Start of Records provided
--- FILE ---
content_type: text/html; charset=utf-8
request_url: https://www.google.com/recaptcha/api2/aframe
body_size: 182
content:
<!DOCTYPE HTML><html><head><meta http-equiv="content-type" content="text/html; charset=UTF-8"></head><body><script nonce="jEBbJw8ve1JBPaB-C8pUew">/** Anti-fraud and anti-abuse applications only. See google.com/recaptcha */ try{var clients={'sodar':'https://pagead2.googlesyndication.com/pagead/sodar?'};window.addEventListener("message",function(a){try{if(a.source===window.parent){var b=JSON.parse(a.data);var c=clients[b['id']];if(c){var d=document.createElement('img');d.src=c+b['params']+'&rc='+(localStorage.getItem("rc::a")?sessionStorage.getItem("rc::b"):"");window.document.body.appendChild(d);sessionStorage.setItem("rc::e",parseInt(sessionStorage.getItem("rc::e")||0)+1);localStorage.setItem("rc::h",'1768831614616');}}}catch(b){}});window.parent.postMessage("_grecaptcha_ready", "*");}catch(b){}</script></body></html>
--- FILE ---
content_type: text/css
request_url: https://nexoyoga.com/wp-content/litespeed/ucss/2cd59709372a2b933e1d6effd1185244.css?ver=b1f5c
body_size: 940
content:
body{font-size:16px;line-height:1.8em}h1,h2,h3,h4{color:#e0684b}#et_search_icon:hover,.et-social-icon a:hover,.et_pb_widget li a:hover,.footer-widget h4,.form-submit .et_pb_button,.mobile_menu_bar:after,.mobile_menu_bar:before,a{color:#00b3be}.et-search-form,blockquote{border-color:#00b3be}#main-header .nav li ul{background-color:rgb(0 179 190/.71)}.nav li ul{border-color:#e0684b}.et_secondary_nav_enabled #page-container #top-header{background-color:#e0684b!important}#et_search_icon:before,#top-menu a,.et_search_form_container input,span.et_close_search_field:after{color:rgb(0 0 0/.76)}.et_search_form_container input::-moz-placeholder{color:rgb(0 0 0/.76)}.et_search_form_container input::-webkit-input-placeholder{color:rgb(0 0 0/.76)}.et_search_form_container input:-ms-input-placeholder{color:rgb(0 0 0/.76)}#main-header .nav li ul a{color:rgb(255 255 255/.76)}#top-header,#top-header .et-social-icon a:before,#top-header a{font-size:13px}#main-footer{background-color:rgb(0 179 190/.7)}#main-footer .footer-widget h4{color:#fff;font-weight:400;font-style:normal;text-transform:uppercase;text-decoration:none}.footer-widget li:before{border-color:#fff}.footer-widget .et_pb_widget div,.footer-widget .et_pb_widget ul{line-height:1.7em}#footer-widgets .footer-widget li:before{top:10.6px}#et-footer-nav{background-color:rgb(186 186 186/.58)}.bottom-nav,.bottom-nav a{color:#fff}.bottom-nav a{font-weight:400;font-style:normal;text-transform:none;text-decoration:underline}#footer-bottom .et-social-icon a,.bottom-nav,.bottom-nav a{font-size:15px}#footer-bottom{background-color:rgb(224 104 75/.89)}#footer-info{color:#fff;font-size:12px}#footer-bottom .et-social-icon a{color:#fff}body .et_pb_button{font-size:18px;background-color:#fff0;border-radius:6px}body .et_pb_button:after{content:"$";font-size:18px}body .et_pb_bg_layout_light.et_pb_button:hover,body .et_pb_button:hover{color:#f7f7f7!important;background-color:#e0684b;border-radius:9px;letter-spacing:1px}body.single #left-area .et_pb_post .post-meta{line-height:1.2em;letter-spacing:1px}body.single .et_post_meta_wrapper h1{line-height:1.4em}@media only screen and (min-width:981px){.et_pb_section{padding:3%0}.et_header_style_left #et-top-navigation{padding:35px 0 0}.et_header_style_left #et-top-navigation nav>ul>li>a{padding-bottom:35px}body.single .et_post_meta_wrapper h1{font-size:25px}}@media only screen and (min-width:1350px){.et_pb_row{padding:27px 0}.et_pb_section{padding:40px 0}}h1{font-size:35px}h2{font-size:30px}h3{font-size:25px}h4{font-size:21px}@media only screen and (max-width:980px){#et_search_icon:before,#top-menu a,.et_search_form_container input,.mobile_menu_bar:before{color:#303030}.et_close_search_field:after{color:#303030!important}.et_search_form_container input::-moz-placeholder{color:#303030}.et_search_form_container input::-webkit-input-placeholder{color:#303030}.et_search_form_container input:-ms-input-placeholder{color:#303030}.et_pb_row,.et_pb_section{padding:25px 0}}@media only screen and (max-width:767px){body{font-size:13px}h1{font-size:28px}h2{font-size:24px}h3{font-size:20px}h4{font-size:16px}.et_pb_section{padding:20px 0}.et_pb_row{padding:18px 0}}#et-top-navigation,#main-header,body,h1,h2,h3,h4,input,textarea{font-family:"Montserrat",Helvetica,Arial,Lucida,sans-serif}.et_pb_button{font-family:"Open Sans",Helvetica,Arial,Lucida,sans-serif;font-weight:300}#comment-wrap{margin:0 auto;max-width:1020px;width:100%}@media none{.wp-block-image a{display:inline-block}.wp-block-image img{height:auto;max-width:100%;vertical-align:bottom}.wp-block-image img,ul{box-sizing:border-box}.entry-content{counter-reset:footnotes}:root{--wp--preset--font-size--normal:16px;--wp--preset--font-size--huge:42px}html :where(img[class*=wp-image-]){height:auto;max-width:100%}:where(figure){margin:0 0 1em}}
End of Records provided
Start of Records provided
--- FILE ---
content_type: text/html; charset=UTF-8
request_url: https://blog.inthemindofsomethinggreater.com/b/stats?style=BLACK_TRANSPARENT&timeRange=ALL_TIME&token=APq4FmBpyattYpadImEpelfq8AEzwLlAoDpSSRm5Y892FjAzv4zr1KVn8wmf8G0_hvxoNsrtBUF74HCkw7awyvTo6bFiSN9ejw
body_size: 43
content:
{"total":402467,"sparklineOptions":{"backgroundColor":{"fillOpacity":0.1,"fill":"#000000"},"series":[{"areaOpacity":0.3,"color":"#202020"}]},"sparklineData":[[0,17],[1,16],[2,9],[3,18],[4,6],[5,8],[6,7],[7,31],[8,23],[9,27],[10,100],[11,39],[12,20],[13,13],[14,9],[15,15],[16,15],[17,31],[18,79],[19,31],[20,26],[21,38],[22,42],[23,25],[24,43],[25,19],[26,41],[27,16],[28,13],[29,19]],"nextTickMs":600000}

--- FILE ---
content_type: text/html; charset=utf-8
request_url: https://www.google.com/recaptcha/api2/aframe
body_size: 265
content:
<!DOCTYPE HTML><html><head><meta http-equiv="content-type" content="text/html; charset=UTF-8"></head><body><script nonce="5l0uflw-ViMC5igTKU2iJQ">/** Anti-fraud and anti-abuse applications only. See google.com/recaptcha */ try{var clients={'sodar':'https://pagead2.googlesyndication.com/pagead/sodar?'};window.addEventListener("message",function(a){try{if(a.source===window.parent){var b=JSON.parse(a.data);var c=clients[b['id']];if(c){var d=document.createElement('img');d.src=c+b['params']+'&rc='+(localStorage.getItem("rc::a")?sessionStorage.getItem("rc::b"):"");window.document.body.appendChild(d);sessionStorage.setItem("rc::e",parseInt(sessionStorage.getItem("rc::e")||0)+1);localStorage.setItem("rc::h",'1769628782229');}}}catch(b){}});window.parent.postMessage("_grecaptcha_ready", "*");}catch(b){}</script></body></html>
End of Records provided
The expected answer is a copy of every line in the entries that holds the word "parse".

<!DOCTYPE HTML><html><head><meta http-equiv="content-type" content="text/html; charset=UTF-8"></head><body><script nonce="jEBbJw8ve1JBPaB-C8pUew">/** Anti-fraud and anti-abuse applications only. See google.com/recaptcha */ try{var clients={'sodar':'https://pagead2.googlesyndication.com/pagead/sodar?'};window.addEventListener("message",function(a){try{if(a.source===window.parent){var b=JSON.parse(a.data);var c=clients[b['id']];if(c){var d=document.createElement('img');d.src=c+b['params']+'&rc='+(localStorage.getItem("rc::a")?sessionStorage.getItem("rc::b"):"");window.document.body.appendChild(d);sessionStorage.setItem("rc::e",parseInt(sessionStorage.getItem("rc::e")||0)+1);localStorage.setItem("rc::h",'1768831614616');}}}catch(b){}});window.parent.postMessage("_grecaptcha_ready", "*");}catch(b){}</script></body></html>
<!DOCTYPE HTML><html><head><meta http-equiv="content-type" content="text/html; charset=UTF-8"></head><body><script nonce="5l0uflw-ViMC5igTKU2iJQ">/** Anti-fraud and anti-abuse applications only. See google.com/recaptcha */ try{var clients={'sodar':'https://pagead2.googlesyndication.com/pagead/sodar?'};window.addEventListener("message",function(a){try{if(a.source===window.parent){var b=JSON.parse(a.data);var c=clients[b['id']];if(c){var d=document.createElement('img');d.src=c+b['params']+'&rc='+(localStorage.getItem("rc::a")?sessionStorage.getItem("rc::b"):"");window.document.body.appendChild(d);sessionStorage.setItem("rc::e",parseInt(sessionStorage.getItem("rc::e")||0)+1);localStorage.setItem("rc::h",'1769628782229');}}}catch(b){}});window.parent.postMessage("_grecaptcha_ready", "*");}catch(b){}</script></body></html>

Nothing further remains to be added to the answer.